Sunday, January 16, 2011

An Experiment with Tagul and a Poem

I'm enrolled in a class to earn a new credential: a Preliminary Administrative Services Credential (PASC).

Among other things, a school administrator should be a leader in using technology, so this PASC class includes some how-to sessions on using technology, one being TAGUL.

Tagul allows you to take a body of text and have it analyzed for most often used words. After some edit options, the result is a poster-esque rendition of key words.

The Tuscon tragedy is in the news and on the opinion pages. I thought it would be interesting to try Tagul's analysis on a recent Op-Ed piece by Franck Rich that appeared in the New York Times on January 15th. (After creating the cloud in Tagul... opps... I deleted it.)

Then I did more work; this time on a poem by Robert Frost. I suppressed words like the, and, etc., and added a link so that if you click on a word... it goes to an online dictionary. (Think of the possibilities for teaching a reading lesson to young students who lack all the vocabulary: an easy, visual, exciting way to access the text.) Cool.

Here are the results:


  1. Tagul looks like which I have used. It is also a thing you sometimes have to play with to coach the "right" results. Don, when is the last time you "went to school". I took a preaching course a few years ago, and that is my most recent experience. I did another stint a few years before that. I study all the time, but do it within the discipline of my work and under under the discipline of academia.

  2. I meant "not under the discipline of academia". It's different. Although I somewhat have a reputation for being a "scholar" (my head is full of stuff that other people don't bother to know), I am academically completely undisciplined. When I was in seminary I was tempted to attempt a Ph.D. but couldn't make up my mind where to concentrate or focus.
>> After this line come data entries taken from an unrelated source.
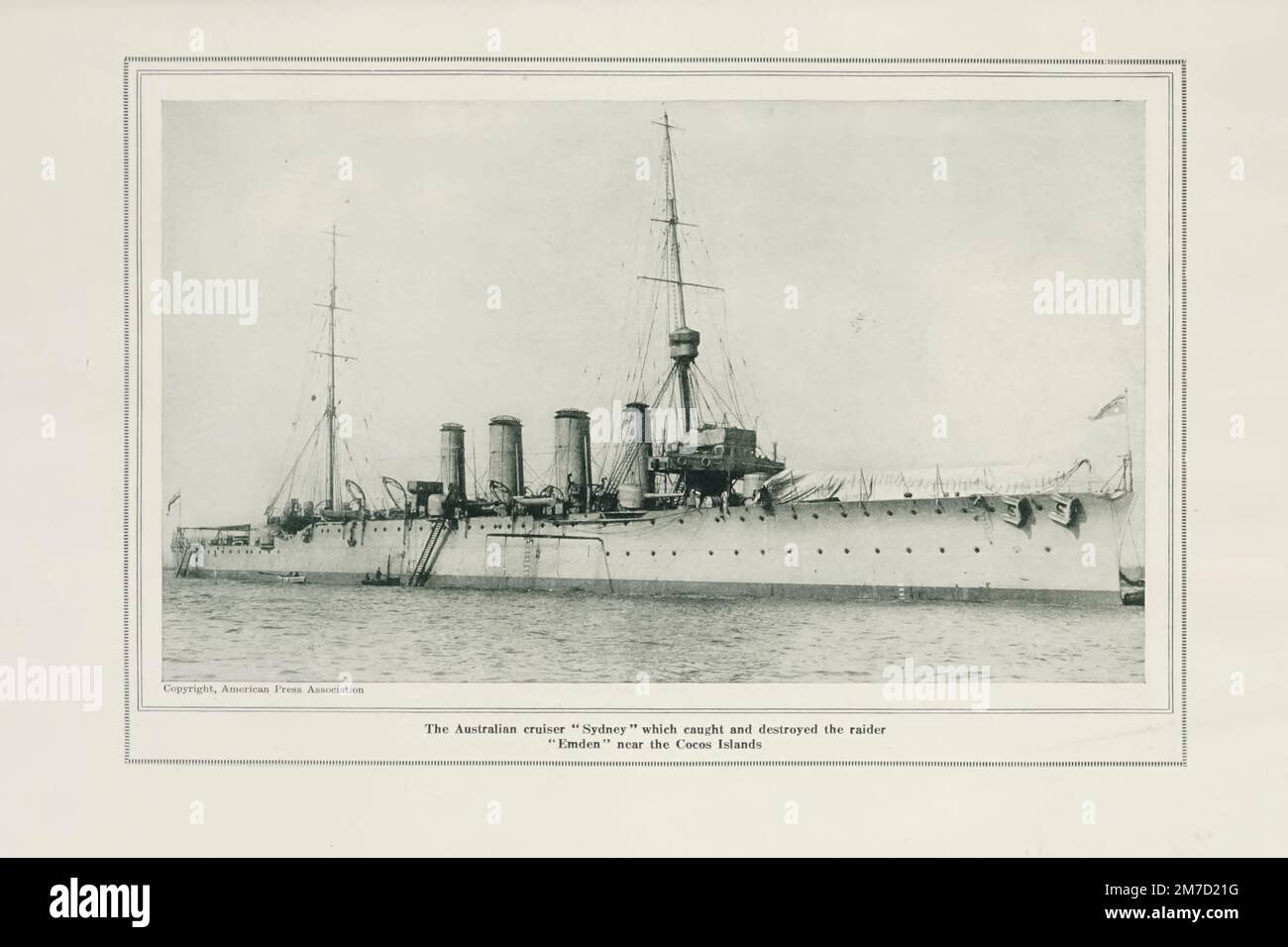 Sydney an Australian Cruiser which destroyed the German Emden Light Cruiser from the book The story of the great war; the complete historical records of events to date DIPLOMATIC AND STATE PAPERS by Reynolds, Francis Joseph, 1867-1937; Churchill, Allen Leon; Miller, Francis Trevelyan, 1877-1959; Wood, Leonard, 1860-1927; Knight, Austin Melvin, 1854-1927; Palmer, Frederick, 1873-1958; Simonds, Frank Herbert, 1878-; Ruhl, Arthur Brown, 1876-  Volume III Published 1916 Stock Photo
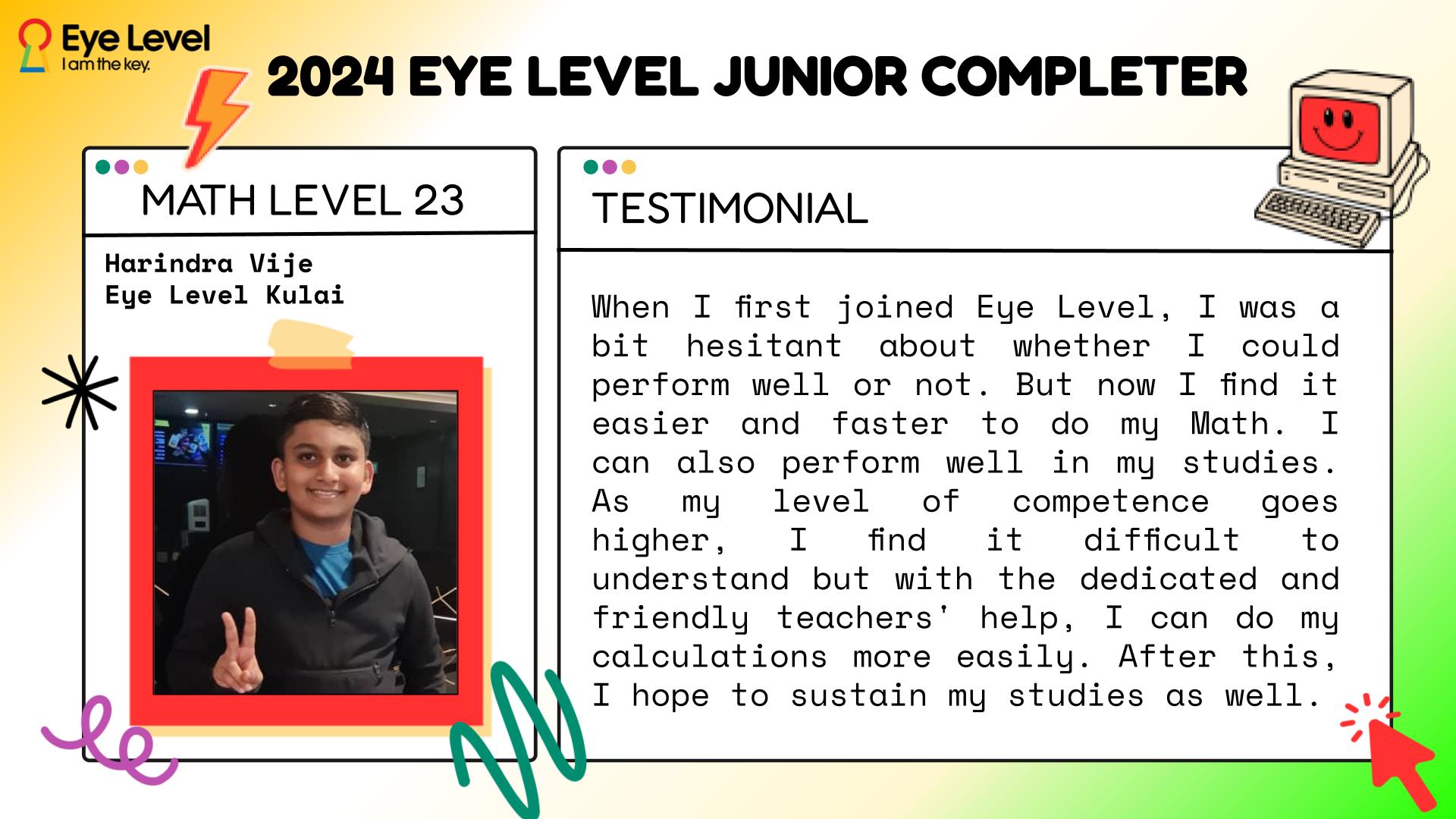 Eye - Harindra Vije's journey with Eye Level Math at Kulai, Johor ...
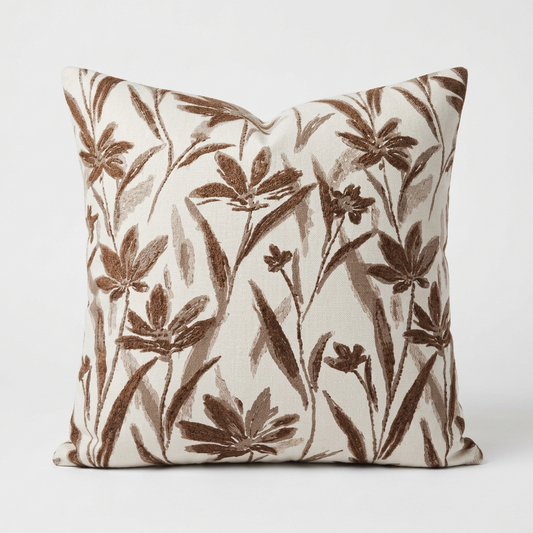 Brown Wildflower Jacquard Pillow Cover
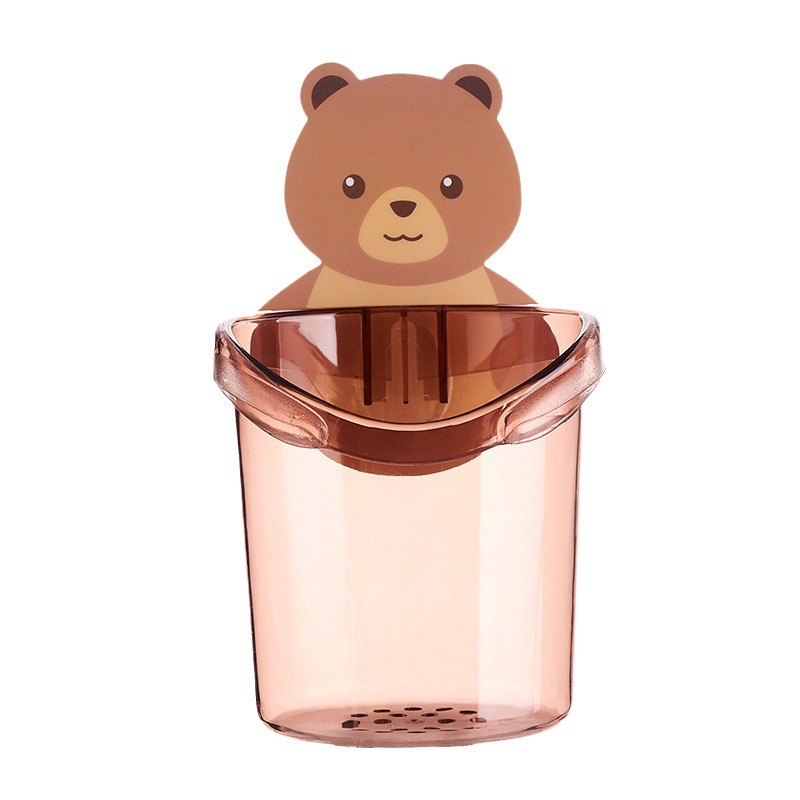 (2개) 곰 배수구 보관 랙 컵 홀더 펀치없는 칫솔 보관 랙 기숙사 보관 욕실 벽걸이 보관 상자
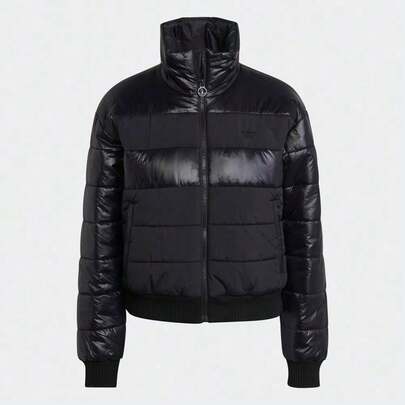 Adidas 女式三叶草图案立领短款棉服大衣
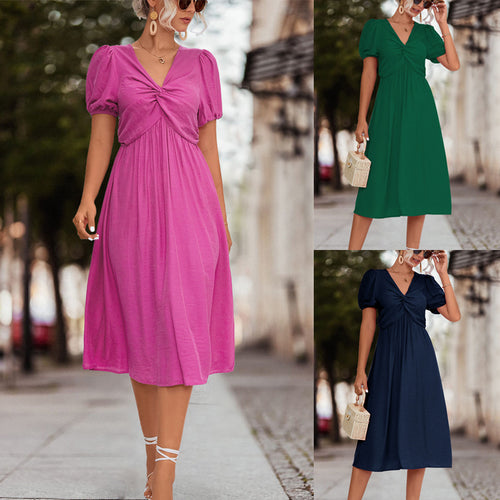 Damen Midikleid mit eleganter Raffung und voluminösen Puffärmeln EB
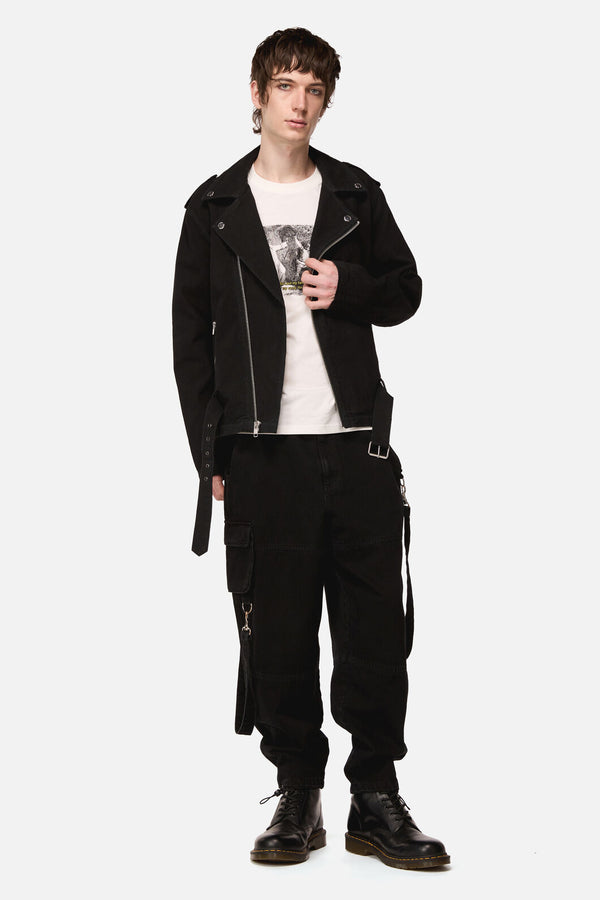 Black Friday - Midnight Denim Biker Jacket - black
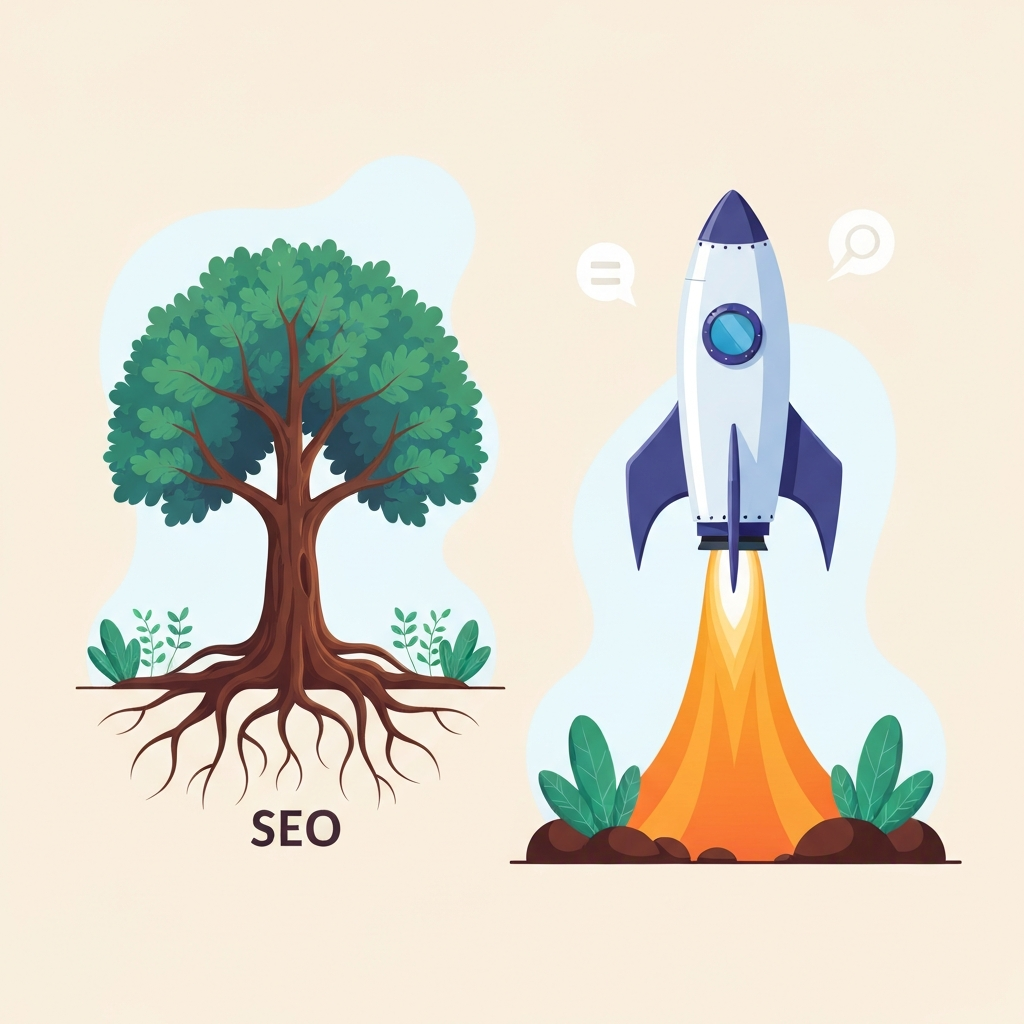 A vibrant, modern flat illustration depicting two distinct yet complementary paths leading to a thriving digital business presence. On one side, represent SEO as a strong, deeply rooted oak tree slowly growing and branching upwards, surrounded by smaller plants, symbolizing organic, sustainable growth and a solid foundation. On the other side, show Google Ads as a sleek, futuristic rocket launching with an immediate burst of controlled power, rapidly ascending towards the same high-reaching goal. The overall scene should emphasize contrast between long-term cultivation and immediate, targeted acceleration.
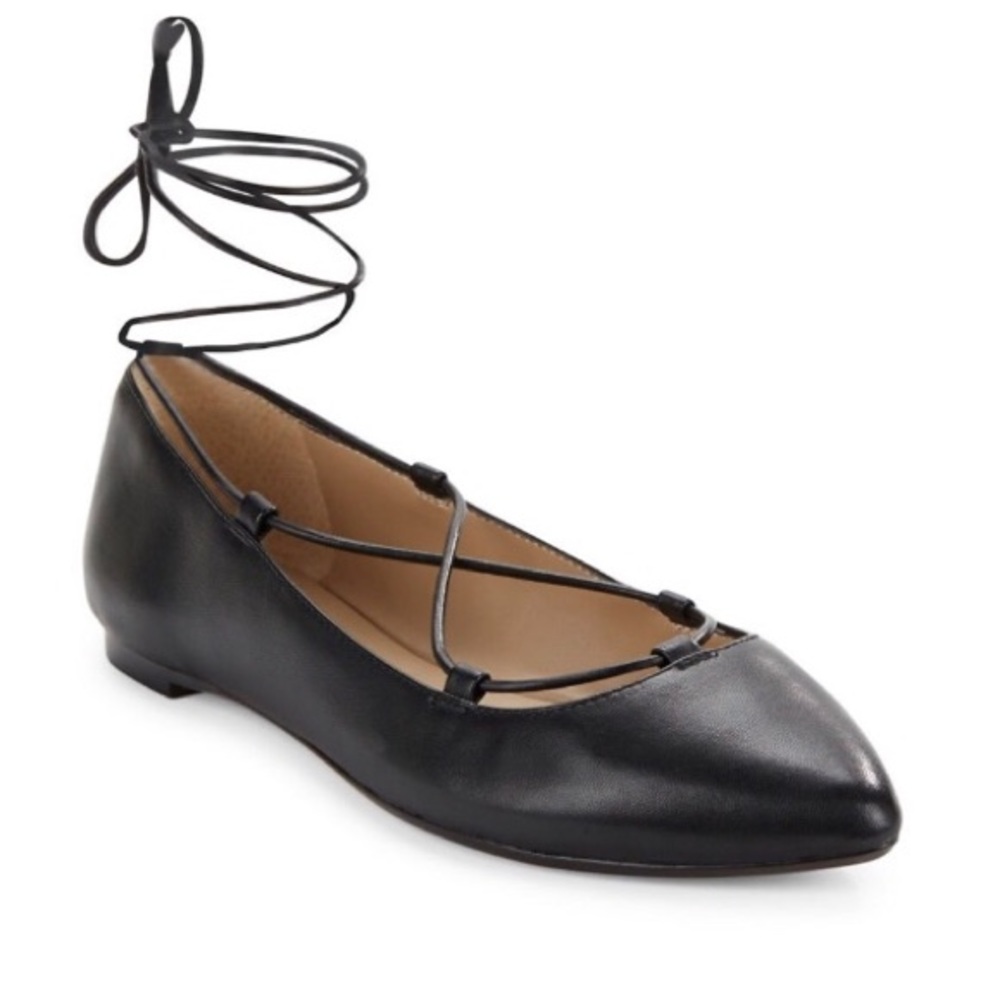 Lord&Taylor 424Fifth Charisma Leather Black Flats6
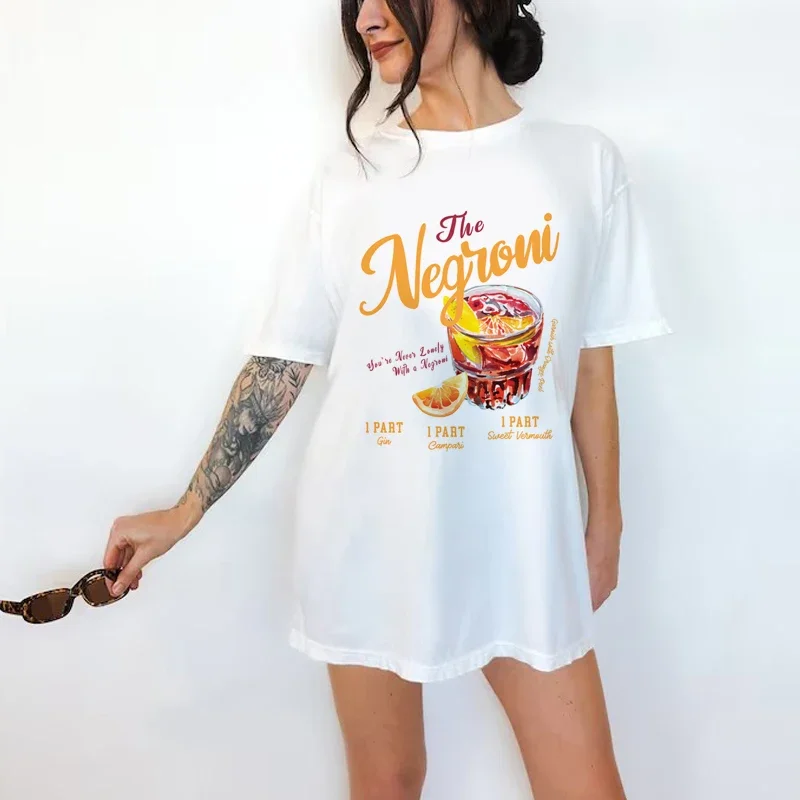 Retro Vintage Negroni Graphic T-shirt Cocktail Short Sleeve Loose Casual Tops Women Casual Tees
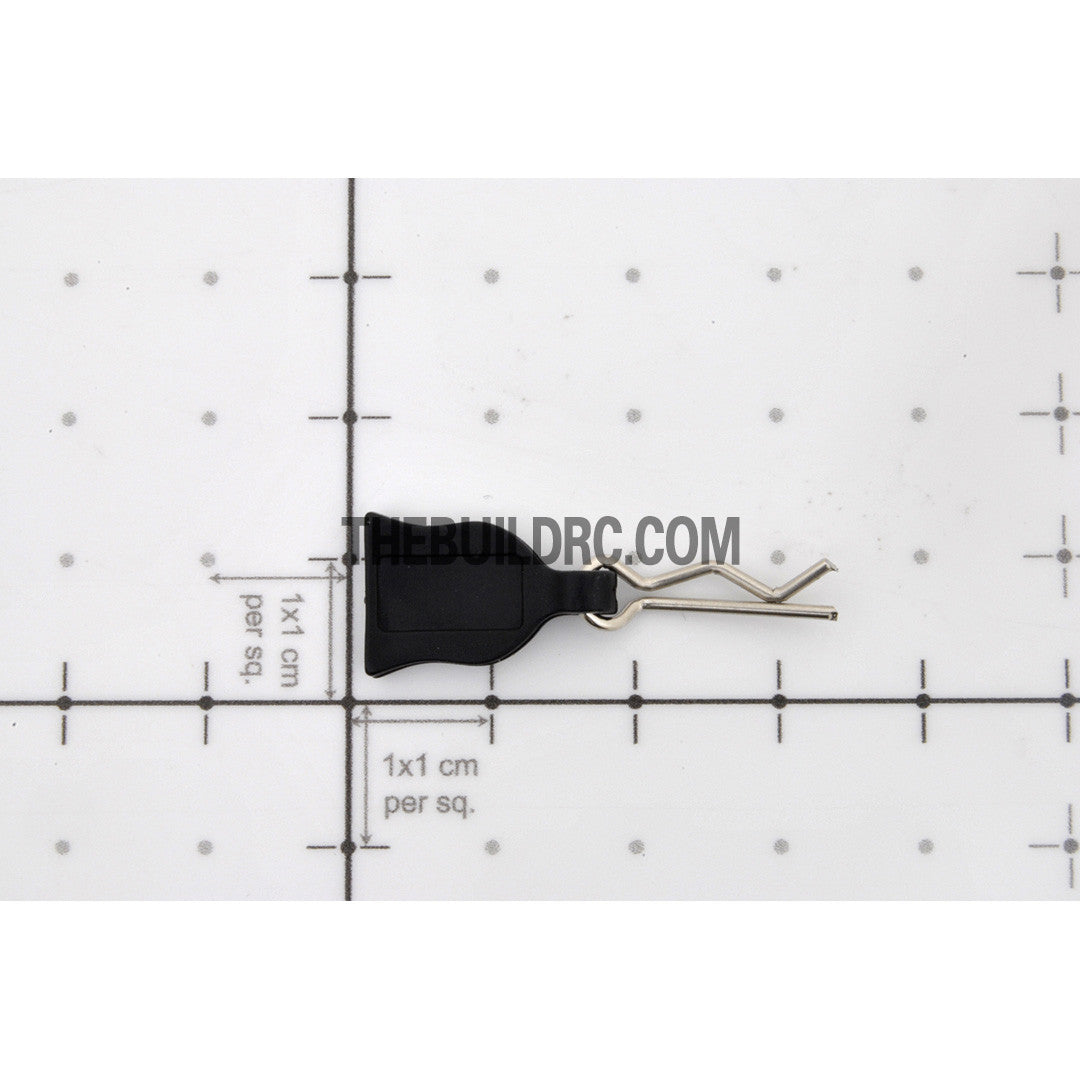 RC Car Body Clip + Rubber Tag (6 pcs) - Black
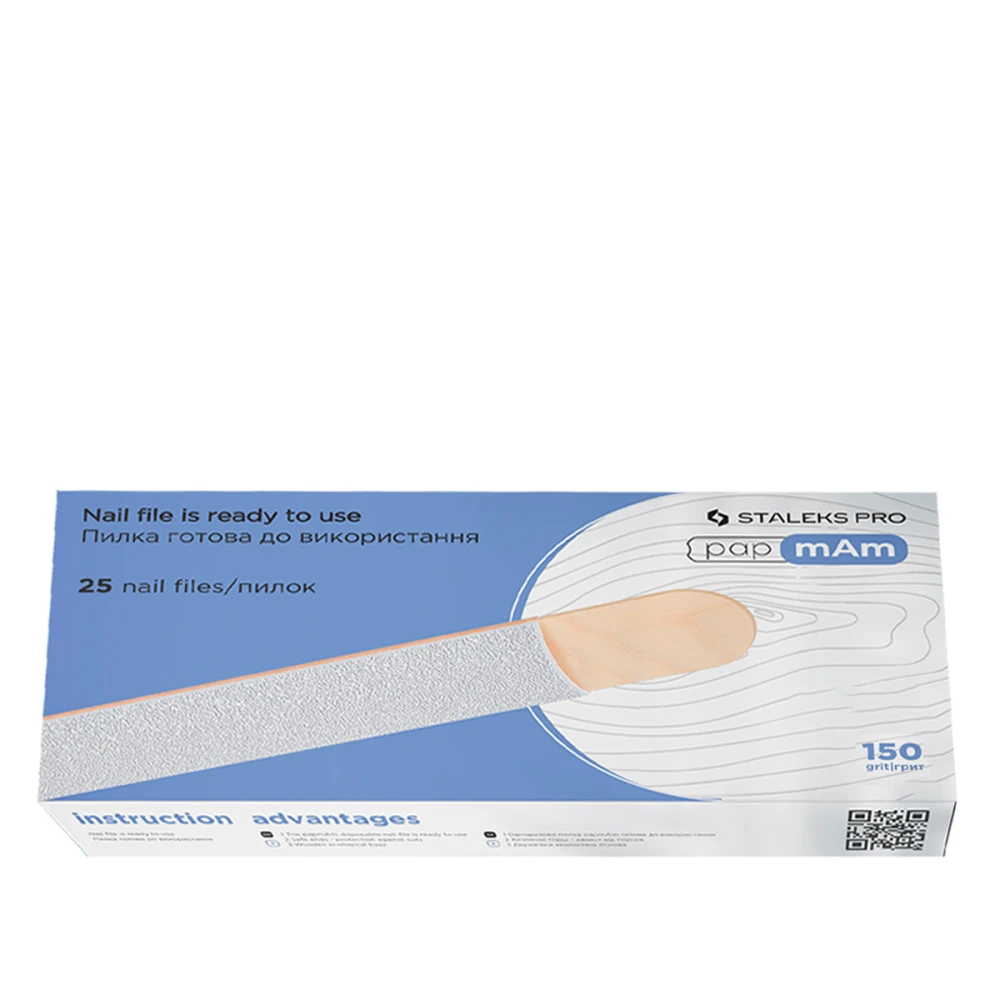 Набор сменных белых файлов Сталекс EXPERT 22 на деревянной основе (25 шт) PAPMAM (150 grit)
  3. @Dennis: Tagul is like Wordle, but with hyper-links. Each cloud's word is click-able to either a Google search (the default) or whatever website you specify for the cloud. I hooked the Frost poem to an online, elementary dictionary. I agree, sometimes you have to coach the results by black-listing certain words. More info here:

  4. @Dennis: The last formal program I went through was for my credential and masters which I completed in 2000. This is the first program that is not affiliated with a college; it's through the Orange County Department of Education. But it is accredited... and under the discipline of academia. After my masters, I longed for the undisciplined nature of personal inquiry. A self-prescribed course of study may be more interesting, but generally travels at a much slower pace. (Academia is a bit of a forced march.) ;-) (But you get somewhere.) PhD is more than twice as grueling as a Masters. No thanks, but I applaud anyone who has navigated the process.

  5. Good luck with everything!

    What a cool way to look at text in a new way. I need to show this to my boys who profess to "hate" literature. Maybe I'll awaken some interest in them. I hope!

  6. Great, Don. I love this Tagul of Stopping by Woods on a Snowy Evening. It's beautiful to one who loves words as I do, but also visually appealing, like a painting or photograph.